- _Article_:

——

Si la plupart des recharges de véhicules électriques se font au domicile ou au travail, les stations de recharge publiques sont essentielles sur la route des vacances.

Article rédigé par Anne-Lyvia Tollinchi
Radio France
Publié
Temps de lecture : 6min
D'une station publique de recharge électrique à une autre, les prix fluctuent. (ALEX MARTIN / AFP)
D'une station publique de recharge électrique à une autre, les prix fluctuent. (ALEX MARTIN / AFP)

Comment s'y retrouver ? Alors que de nombreux Français vont prendre la route des vacances, et pour certains en voiture électrique, Franceinfo se penche sur le fonctionnement des 168 000 stations de recharge électriques publiques qui proposent des prix très différents. Des usagers dénoncent les tarifs illisibles des stations publiques de recharge électrique.

Les bornes de recharge publiques à proximité s'affichent sur le GPS de la voiture de Pascal Hureau, président de la Fédération française des associations d'utilisateurs de béhicules électriques (FFAUVE). "Là, nous arrivons à une station avec deux types de bornes, rapides ou un peu plus lentes, ce sont celles qui sont en bas", indique celui qui, à chaque vacances, fait le trajet Paris-Suisse-Italie en voiture électrique. Cette borne, de la marque Electra, est située dans une zone de bureaux, en région parisienne. Contrairement aux stations essence, les prix ne sont pas visibles de loin dans la majorité des stations électriques. Il est donc impossible de les connaître sans s'arrêter.

Cinq tarifs différents sur une même borne

Une fois devant la borne, il faut choisir son moyen de paiement. Les conducteurs peuvent payer par carte bleue ou utiliser une application sur le téléphone. "C'est plus cher en général par carte de crédit", affirme Pascal Hureau. Un moyen pour la station d'inciter les consommateurs à télécharger son application mobile. Pour réduire les coûts, il est aussi possible de prendre un abonnement, qui réduit le coût de la recharge rapide. "Il y a une alternative encore moins chère, ajoute Pascal Hureau. Celle de la recharge lente. Des supermarchés par exemple proposent une recharge gratuite pendant une heure, c'est-à-dire que votre voiture se recharge le temps que vous fassiez vos courses. Ou alors des collectivités proposent de la recharge lente sur des places de stationnement. Dans ces cas-là, elles peuvent ajouter des frais de stationnement supplémentaires à la fin de la recharge pour éviter qu'une voiture monopolise la borne". Conséquence : cinq tarifs différents sont affichés à la même borne.

——

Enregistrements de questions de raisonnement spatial
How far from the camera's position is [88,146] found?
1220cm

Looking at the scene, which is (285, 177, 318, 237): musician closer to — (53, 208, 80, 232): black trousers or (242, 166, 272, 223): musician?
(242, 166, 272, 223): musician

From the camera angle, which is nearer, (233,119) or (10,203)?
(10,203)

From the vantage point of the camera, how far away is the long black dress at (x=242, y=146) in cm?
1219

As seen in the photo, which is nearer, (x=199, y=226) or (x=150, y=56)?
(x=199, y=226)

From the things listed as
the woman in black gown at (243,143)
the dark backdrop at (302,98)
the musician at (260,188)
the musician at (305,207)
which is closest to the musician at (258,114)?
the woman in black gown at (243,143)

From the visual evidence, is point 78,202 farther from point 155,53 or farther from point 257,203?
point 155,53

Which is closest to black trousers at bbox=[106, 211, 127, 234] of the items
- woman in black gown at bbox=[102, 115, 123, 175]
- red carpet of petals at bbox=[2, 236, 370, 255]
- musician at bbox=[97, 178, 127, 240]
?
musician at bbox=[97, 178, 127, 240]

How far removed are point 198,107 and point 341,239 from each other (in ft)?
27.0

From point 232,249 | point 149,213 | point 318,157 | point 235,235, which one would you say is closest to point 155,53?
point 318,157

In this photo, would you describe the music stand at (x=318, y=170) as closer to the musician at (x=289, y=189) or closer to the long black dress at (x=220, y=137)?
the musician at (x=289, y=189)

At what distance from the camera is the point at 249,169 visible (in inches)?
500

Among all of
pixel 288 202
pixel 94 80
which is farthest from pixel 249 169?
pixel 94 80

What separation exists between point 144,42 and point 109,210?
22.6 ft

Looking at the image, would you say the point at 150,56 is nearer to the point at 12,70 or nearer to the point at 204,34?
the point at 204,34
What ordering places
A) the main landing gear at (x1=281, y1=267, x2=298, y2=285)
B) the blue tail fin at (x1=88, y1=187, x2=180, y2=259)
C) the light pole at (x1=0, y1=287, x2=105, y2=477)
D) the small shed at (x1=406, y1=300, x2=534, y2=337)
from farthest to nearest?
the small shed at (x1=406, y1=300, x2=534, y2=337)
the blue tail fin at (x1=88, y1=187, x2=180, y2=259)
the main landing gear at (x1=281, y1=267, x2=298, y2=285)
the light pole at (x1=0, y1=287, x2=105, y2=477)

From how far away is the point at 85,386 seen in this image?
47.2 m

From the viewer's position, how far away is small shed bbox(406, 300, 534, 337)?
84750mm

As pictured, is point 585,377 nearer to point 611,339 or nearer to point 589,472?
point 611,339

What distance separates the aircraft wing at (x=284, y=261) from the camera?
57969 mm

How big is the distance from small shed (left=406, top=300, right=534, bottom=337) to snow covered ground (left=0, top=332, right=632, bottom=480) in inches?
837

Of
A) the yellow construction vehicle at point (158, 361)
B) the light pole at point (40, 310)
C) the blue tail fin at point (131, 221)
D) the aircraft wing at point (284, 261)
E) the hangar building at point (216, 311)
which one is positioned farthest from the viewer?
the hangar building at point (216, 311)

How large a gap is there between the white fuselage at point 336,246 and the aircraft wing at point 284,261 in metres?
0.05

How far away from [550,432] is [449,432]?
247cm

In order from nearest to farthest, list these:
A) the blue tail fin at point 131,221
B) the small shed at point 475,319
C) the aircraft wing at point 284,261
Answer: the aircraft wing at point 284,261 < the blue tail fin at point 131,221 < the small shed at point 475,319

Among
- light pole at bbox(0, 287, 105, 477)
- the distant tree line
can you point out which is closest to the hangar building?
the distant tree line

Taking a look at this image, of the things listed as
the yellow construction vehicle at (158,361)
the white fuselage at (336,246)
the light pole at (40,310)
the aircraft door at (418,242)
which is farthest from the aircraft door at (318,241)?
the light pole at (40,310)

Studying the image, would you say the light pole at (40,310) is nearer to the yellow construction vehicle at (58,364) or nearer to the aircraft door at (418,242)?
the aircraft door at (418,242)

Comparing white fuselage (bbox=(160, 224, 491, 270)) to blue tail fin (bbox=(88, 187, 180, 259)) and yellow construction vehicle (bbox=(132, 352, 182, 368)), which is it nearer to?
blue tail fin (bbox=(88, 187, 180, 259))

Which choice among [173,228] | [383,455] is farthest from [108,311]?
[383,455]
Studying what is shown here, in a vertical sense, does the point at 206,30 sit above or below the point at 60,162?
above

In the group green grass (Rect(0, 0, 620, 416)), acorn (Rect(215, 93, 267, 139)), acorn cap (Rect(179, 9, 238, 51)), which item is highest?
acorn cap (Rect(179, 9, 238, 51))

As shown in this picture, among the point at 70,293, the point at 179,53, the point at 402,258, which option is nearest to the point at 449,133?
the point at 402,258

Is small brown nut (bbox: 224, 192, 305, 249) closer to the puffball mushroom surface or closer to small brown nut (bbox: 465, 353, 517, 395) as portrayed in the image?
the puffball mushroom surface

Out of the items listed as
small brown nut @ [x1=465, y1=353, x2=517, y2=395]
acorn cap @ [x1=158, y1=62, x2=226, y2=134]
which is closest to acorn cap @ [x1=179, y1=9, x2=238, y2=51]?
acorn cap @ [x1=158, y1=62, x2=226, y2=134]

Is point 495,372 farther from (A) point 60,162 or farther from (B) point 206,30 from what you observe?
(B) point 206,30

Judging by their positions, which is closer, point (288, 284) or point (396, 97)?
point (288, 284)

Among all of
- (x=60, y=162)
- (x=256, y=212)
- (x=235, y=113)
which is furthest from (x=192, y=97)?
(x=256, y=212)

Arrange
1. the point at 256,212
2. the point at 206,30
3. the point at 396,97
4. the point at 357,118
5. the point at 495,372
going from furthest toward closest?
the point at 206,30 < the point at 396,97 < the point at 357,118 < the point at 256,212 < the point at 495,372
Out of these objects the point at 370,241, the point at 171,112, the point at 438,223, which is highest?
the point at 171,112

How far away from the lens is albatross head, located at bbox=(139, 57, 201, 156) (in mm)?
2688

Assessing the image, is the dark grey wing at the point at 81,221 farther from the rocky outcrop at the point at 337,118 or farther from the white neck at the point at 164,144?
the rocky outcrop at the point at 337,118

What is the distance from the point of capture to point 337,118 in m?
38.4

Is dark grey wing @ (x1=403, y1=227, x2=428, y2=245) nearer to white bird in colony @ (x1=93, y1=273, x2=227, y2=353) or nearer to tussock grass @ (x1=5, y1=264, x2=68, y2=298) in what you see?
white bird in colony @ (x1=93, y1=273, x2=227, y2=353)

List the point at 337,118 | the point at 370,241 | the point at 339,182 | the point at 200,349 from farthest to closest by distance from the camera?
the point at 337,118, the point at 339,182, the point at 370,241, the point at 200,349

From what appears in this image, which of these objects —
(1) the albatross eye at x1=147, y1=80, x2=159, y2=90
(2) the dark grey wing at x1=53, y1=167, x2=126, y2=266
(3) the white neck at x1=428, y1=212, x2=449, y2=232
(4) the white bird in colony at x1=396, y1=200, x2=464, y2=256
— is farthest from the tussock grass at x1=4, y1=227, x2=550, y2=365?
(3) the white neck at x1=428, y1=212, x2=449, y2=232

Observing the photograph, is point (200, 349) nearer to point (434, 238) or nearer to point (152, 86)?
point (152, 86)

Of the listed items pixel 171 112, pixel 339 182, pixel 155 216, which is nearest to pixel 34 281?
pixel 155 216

——

- _Tâches à réaliser_:
a - Répondez à ces questions sur l'article :
(i) Combien de stations de recharge électriques publiques Franceinfo examine-t-il ?
(ii) De quelle marque est la borne située dans une zone de bureaux en région parisienne ?
(iii) D'après Pascal Hureau, quel moyen de paiement coûte en général plus cher ?
b - Dans le listing, de la ligne contenant « Of the listed » jusqu'à la fin, substituez « objects » à « items » et recopiez ces lignes sans rien changer d'autre.

- _Réponses fournies_:
a -
(i) 168 000 stations.
(ii) Electra.
(iii) La carte de crédit.

b -
Of the listed objects pixel 171 112, pixel 339 182, pixel 155 216, which is nearest to pixel 34 281?
pixel 155 216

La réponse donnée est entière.